Document segment:
::::

Friday, March 26, 2010

More Fallout of Big Businesses and Obama-Care

 


Congress passed the bill without knowing what was in it. Barack Obama signed it without reading it.  Now it looks as though the Associated Press reported on ObamaCare without comprehending its content.   Readers will have to scroll far down to discover that the elimination of a key tax break that kept retirees on company prescription-medication plans will mean dumping millions of seniors onto Medicare — and that the AP ignored it until now:
The health care overhaul will cost U.S. companies billions and make them more likely to drop prescription drug coverage for retirees because of a change in how the government subsidizes those benefits.
In the first two days after the law was signed, three major companies — Deere & Co., Caterpillar Inc. and Valero Energy — said they expect to take a total hit of $265 million to account for smaller tax deductions in the future.
With more than 3,500 companies now getting the tax break as an incentive to keep providing coverage, others are almost certain to announce similar cost increases in the weeks ahead as they sort out the impact of the change.
Figuring out what it will mean for retirees will take longer, but analysts said as many as 2 million could lose the prescription drug coverage provided by their former employers, leaving them to enroll in Medicare’s program.

::::

Data under study:
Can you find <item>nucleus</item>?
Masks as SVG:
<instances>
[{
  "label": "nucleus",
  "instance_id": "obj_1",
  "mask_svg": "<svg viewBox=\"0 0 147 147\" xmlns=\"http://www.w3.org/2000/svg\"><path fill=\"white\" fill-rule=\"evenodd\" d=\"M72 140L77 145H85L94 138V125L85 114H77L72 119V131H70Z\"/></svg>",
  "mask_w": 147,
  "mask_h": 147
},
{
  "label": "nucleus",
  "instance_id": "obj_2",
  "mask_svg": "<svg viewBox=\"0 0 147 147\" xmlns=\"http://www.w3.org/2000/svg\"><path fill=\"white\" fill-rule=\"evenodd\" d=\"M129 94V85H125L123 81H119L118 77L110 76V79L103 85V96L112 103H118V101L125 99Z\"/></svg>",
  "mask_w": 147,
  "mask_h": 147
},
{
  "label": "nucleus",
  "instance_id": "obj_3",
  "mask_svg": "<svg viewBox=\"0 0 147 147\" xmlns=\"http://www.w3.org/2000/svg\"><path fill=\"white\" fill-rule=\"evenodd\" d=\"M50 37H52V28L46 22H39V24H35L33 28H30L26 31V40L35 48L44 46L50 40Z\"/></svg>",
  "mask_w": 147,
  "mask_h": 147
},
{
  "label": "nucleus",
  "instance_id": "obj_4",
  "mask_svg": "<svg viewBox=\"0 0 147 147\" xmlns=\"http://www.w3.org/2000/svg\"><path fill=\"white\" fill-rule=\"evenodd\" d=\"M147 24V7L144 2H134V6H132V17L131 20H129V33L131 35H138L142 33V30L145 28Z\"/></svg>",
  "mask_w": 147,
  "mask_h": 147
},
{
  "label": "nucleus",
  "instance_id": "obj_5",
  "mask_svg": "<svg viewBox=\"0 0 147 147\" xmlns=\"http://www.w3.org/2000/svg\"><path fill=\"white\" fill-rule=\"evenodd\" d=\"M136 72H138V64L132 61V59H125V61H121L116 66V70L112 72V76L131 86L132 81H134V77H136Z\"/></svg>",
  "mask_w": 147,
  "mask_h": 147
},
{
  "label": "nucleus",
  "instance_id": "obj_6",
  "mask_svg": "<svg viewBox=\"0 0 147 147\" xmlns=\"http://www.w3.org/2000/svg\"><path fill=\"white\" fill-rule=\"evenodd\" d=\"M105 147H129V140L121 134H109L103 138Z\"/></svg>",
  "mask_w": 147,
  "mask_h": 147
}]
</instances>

::::

Task objective:
Answer these from the post about the health care overhaul and retiree drug coverage:
(a) Which three companies said they expect a combined hit of $265 million?
(b) How many companies are now getting the tax break?
(c) According to analysts, how many retirees could lose prescription drug coverage from their former employers?
The records are drawn from a separate source unrelated to the text.

Answer to this problem:
(a) Deere & Co., Caterpillar Inc. and Valero Energy
(b) More than 3,500
(c) As many as 2 million